Так они расстались. Поезд с тюремными вагонами незаметно затерялся между других поездов, неподвижно стоявших или медленно передвигаемых. Товарищ Петра, старик, перед тем как распрощаться с Ксенией Афанасьевной и уйти к себе в цех, заглянул ей в сухие глаза и оторопел: показалось, что это она отсидела год в тюрьме, а не Петр Рагозин. И вдруг Ксения Афанасьевна обратилась к нему с неожиданной просьбой: помочь ей похоронить ребеночка.
- Какого ребеночка?
- Сынка моего покойного.
- Как сынка? Разве ты не о нем сейчас с Петром толковала, поцеловать обещалась?
- Приду домой - поцелую. Он у меня дома на столе лежит.
Тут у старика язык присох к гортани.
Нашлись добрые души, которые помогли ей в горе. Но в горе-то ее и узнали, и слава о ней не лежала - в нарушение поговорки, - а потихоньку катилась из уст в уста и дошла, наверно, до умных людей.
Уж на третью зиму, как Ксения Афанасьевна жила бобылкой, к ней заявился тот самый высокий старик, который провожал Петра Петровича и потом помог хоронить ребенка. Начав с дальнего разговора, он привел к тому, что есть у него дело, требующее верного человека.

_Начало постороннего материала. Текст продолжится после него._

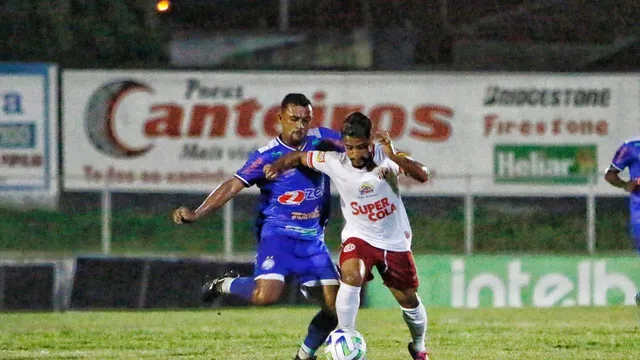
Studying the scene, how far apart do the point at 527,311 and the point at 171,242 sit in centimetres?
542

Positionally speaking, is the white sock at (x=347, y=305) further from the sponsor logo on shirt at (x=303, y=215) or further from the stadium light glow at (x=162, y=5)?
the stadium light glow at (x=162, y=5)

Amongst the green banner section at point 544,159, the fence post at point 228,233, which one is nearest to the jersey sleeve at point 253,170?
the fence post at point 228,233

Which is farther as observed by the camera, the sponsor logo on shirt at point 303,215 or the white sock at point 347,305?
the sponsor logo on shirt at point 303,215

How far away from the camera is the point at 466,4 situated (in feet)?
94.7

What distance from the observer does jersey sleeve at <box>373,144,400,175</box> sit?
9945 millimetres

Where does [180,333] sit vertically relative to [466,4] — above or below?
below

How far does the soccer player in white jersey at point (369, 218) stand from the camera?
32.4ft

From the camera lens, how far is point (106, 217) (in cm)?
1822

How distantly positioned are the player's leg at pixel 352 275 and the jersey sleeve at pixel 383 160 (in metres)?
0.55

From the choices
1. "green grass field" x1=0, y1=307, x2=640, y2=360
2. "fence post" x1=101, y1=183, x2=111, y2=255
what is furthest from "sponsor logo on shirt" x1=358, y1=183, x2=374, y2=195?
"fence post" x1=101, y1=183, x2=111, y2=255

- В чем же надобна верность?
- А чтобы молчать.
- Молчать я умею.
- Видал. Знаю. Потому и пришел.
На другой день Ксении Афанасьевне привезли на салазках две кадушки, замотанные старыми одеялами, и спустили их в погреб, установив на березовые поленца, как полагается для зимних солений. Так эти кадушки и стояли завернутыми в одеяла, и Ксения Афанасьевна вспоминала о них, только спускаясь в погреб, за квашеной капустой. Ход на погреб был закрытый, прямо из сеней.

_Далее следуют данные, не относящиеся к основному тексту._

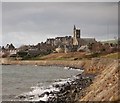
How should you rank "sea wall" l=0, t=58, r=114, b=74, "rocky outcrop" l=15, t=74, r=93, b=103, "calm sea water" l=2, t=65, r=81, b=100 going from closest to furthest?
"rocky outcrop" l=15, t=74, r=93, b=103, "calm sea water" l=2, t=65, r=81, b=100, "sea wall" l=0, t=58, r=114, b=74

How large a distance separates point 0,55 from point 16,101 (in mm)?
162683

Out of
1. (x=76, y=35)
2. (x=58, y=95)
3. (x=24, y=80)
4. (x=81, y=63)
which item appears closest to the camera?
(x=58, y=95)

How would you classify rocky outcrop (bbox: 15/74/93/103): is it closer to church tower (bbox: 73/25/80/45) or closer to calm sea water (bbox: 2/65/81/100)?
calm sea water (bbox: 2/65/81/100)

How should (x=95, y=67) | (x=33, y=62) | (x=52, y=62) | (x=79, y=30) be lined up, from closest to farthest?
(x=95, y=67)
(x=52, y=62)
(x=33, y=62)
(x=79, y=30)

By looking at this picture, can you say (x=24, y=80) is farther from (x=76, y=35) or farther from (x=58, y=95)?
(x=76, y=35)

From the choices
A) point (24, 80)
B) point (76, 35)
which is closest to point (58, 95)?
point (24, 80)

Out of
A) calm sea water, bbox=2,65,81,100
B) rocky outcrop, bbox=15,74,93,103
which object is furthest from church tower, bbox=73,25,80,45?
rocky outcrop, bbox=15,74,93,103

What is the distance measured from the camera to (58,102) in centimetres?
2264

Ближе к весне, как-то в сумерки, к ней подошел на улице ученик технического училища и спросил, когда к ней удобнее заглянуть, - ему поручили передать пакетик. Что за пакетик, он будто бы толком не знал, просили занести, потому что он недалеко живет. Ксения Афанасьевна успела только заметить, что у техника пресекался голос и он все откашливался, точно подбодряясь. Поздно вечером он принес что-то вроде почтовой посылки. Расстегнувшись и сняв фуражку, он туго протирал мокрый лоб скомканным платочком и молчал.
- Пакетик-то, видно, не легок, что вы так умаялись? - улыбнулась Ксения Афанасьевна.

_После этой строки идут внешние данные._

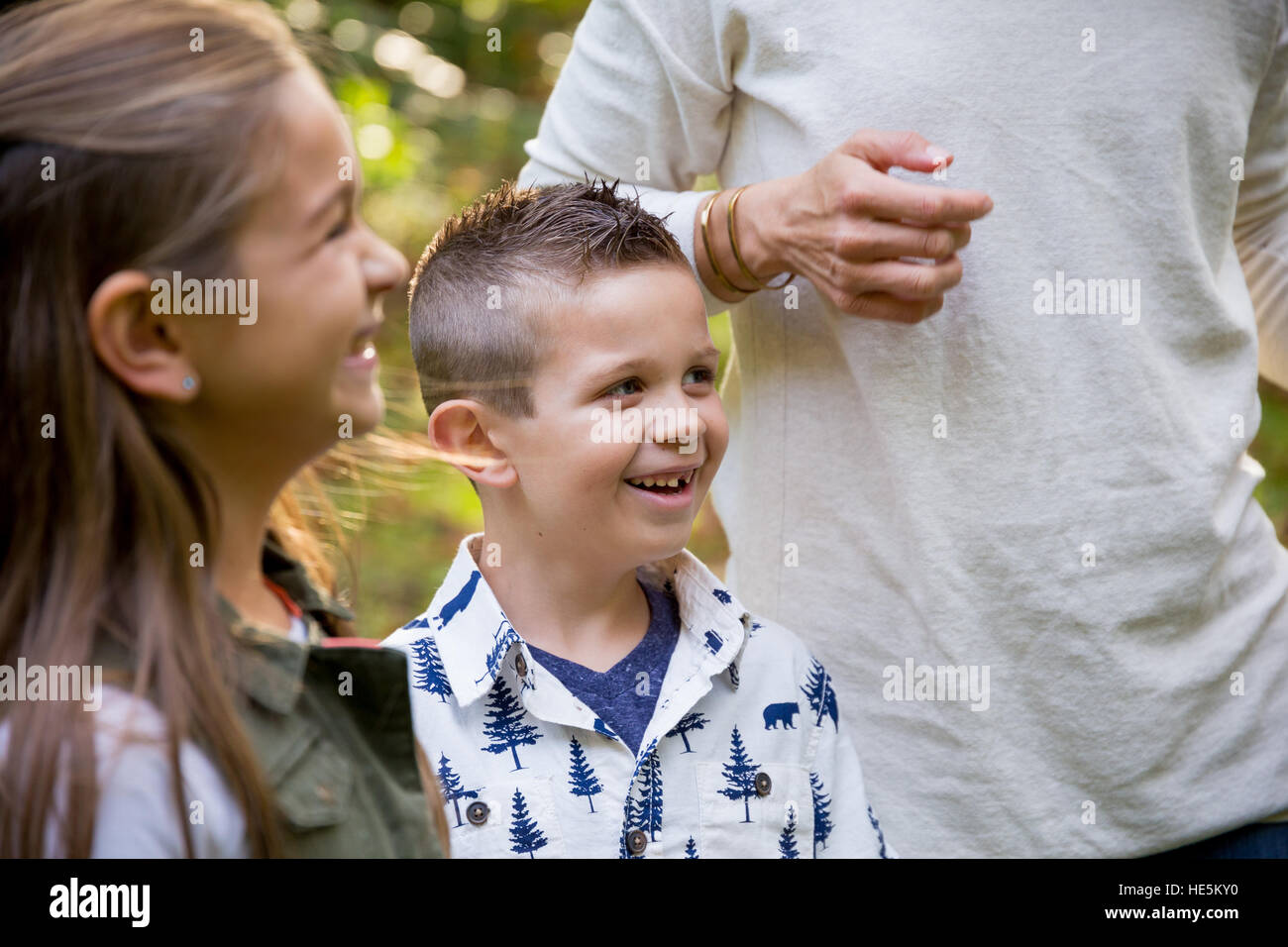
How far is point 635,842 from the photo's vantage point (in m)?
1.33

- Если вам тяжело будет убрать, я помогу, - ответил гость.
Ксения Афанасьевна попробовала поднять пакет и насилу оторвала его с пола.
- Что же это? Ведь больше, наверно, пуда?
- Не знаю, - ответил гость. - Просили только сказать, что вам известно, куда надо пакет поместить.
Он начал застегивать шинель, сосредоточенный, каждой черточкой лица нелюдимо отвергающий всякие расспросы. Ксения Афанасьевна опять улыбнулась.
- Давно этим занимаетесь?
- Чем?
- Гимнастикой, - сказала она, кивнув на пакет.
- Гимнастику я люблю с детства.
- С детства разносите таинственные посылки?
- Что же тут таинственного? Мне поручили, я вас знаю, принес, передал - и все.
- Ну а если я не приму? Я-то ведь не знаю, от кого это.
Вместо ответа он протянул руку, прощаясь и этим как будто отклоняя шутки там, где все было слишком серьезно. В дверях он приостановился, подумал, спросил вполголоса:
- Правда, что ваш муж к будущей зиме вернется?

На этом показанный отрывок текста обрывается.